### ИСХОДНЫЙ ТЕКСТ
Шрифт:
Интервал:
Закладка:
Горькая радость самопознания через конфликты с другими не только тема для художественной литературы — этот процесс может пролить свет на природу наших эмоций и содержание сознания. Если бы джинн из бутылки предложил нам выбор между принадлежностью к виду, способному достичь идеального равенства и солидарности, и принадлежностью к виду вроде нашего, для которого самая большая ценность — отношения с родителями, детьми, братьями и сестрами, нетрудно догадаться, что бы мы выбрали. Близкие родственники занимают у нас особое место в сердце именно потому, что место для других человеческих существ по определению уже не такое особенное, и мы видим, что многие из социальных несправедливостей вытекают из этого обстоятельства. Социальные трения тоже продукт нашей особости и нашего стремления к счастью. Мы можем завидовать гармонии, царящей в колонии муравьев, но когда муравей Антц жалуется своему психоаналитику, что чувствует себя незаметным, тот отвечает: «Это большое достижение для тебя, Антц. Ты и есть незаметный».

### ВЫДЕРЖКИ ИЗ ЗАПИСЕЙ
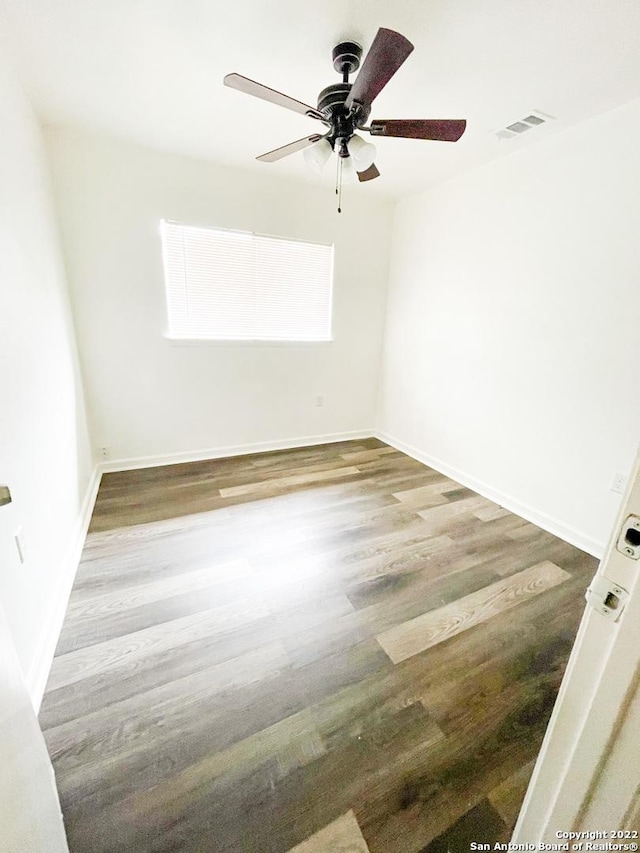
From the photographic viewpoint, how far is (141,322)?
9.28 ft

---

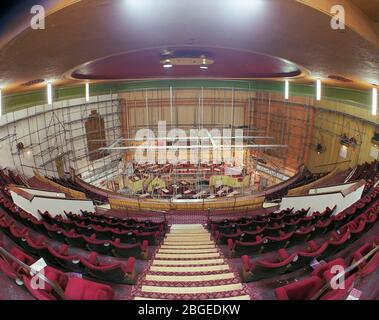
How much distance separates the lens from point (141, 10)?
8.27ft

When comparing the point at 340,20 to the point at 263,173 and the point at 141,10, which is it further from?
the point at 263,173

### ЗАДАНИЕ
Ответьте на вопросы по исходному тексту:
(а) Между какими двумя вариантами джинн из бутылки мог бы предложить нам выбор?
(б) Продуктом чего названы социальные трения?
(в) Что психоаналитик отвечает муравью Антцу на жалобу, что тот чувствует себя незаметным?

### ВЫПОЛНЕННОЕ ЗАДАНИЕ
(а) Между принадлежностью к виду, способному достичь идеального равенства и солидарности, и принадлежностью к виду вроде нашего, для которого самая большая ценность — отношения с родителями, детьми, братьями и сестрами.
(б) Нашей особости и нашего стремления к счастью.
(в) «Это большое достижение для тебя, Антц. Ты и есть незаметный».